Задание a.
Перечислите имена всех людей, которые упоминаются в исходном тексте.

Исходный текст.
* * * *

Ранняя весна 1932 года в Испании была временем всеобщего ликования. В каждом городе люди ликовали, народ танцевал во всех plazuela / скверах. Воздух был наэлектризован alegria / чувством радости, а вдоль улиц стояли пальмы, цветы и всевозможные украшения. На ресторанных столиках стояли таблички, запрещающие принимать и давать чаевые. Запрет был частью общей эйфории, того, что простой народ твёрдо разумел под словом honor / «честью», того, что мы называем «гордостью испанца». Тогда Испания жила, такой живой она уже не была никогда.
Мы приплыли в Танжер, и в первый день после приезда я пошёл на поиски Тонни и Аниты. Оказалось, что они переехали и жили в районе Маршан за мусульманским кладбищем, на котором я и встретил Аниту. Без особого желания она пошла к их дому, объяснив, что Тонни только что случайно запер дверь, оставив её на улице. Анита постучала, и я услышал резкий крик Тонни из-за двери: Qui est là? / «Кто там?» Она назвала себя и сказала, что с ней ещё я. «Не хочу в моём доме ни тебя, ни Пола», — прокричал Тонни в ответ. Анита пожала плечами, и мы вместе пешком вернулись в центр города. Она говорила, что они с Тонни не ладят, потому что он слишком ревнив. Открыла небольшой магазин, где продаёт туристам марокканскую экзотику. Мы зашли в её магазинчик, он был поблизости отеля Continental. На полулежал коврик, плетёный из крашеного тростника, на полке выставлено на продажу пара кошельков, вот и всё. Естественно, когда Анита запиралась в помещении со своими друзьями-марокканцами, люди стали думать, что у неё не магазин, а бордель. У Тонни была ещё одна причина ревновать Аниту — в Танжере жил её старый американский знакомый, писатель родом из Вест-Индии Клод Маккей[145] (автор книги Ноте to Harlem / «Домой в Гарлем»). Он снял загородный дом в устье реки Суани. Когда жить с Тонни ей становилось совсем невмоготу, рассказывала Анита, она переезжала на неделю к Маккею. Тонни, пожив в одиночестве и позабыв гордость, снова привозил её к себе домой. Мы навестили Маккея. Толстый и полный самодовольства, он ходил в феске и жил как настоящий марокканец. Во время нашего визита он хлопком ладоней вызвал марокканскую танцовщицу и попросил её для нас станцевать. Девушке не было ещё и двенадцати лет. Траунстину это не понравилось, ему Марокко вообще не очень было по душе.

* * * *

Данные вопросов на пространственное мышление
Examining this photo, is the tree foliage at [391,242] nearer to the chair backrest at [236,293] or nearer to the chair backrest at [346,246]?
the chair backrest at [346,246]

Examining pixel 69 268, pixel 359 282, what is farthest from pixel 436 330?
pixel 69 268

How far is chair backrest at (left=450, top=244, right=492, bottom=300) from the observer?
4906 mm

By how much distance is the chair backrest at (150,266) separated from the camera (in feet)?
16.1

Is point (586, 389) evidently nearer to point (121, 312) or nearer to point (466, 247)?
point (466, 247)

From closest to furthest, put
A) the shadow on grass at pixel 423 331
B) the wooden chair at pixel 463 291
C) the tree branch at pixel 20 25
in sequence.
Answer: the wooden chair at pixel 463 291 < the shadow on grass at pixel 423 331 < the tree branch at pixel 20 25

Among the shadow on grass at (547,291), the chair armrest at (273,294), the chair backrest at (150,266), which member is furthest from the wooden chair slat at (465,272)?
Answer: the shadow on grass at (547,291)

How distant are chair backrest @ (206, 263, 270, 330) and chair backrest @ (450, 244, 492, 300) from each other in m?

* * * *

Задание b.
Отредактируйте записи начиная со строки, где есть «Is point (586, 389)», и заканчивая концом записей: замените «chair backrest» на «seat back», а всё остальное оставьте без изменений.

Разбор решения a.
Тонни, Анита, Пол, Клод Маккей, Траунстин

Разбор решения b.
Is point (586, 389) evidently nearer to point (121, 312) or nearer to point (466, 247)?
point (466, 247)

From closest to furthest, put
A) the shadow on grass at pixel 423 331
B) the wooden chair at pixel 463 291
C) the tree branch at pixel 20 25
in sequence.
Answer: the wooden chair at pixel 463 291 < the shadow on grass at pixel 423 331 < the tree branch at pixel 20 25

Among the shadow on grass at (547,291), the chair armrest at (273,294), the seat back at (150,266), which member is furthest from the wooden chair slat at (465,272)?
Answer: the shadow on grass at (547,291)

How distant are seat back @ (206, 263, 270, 330) and seat back @ (450, 244, 492, 300) from each other in m?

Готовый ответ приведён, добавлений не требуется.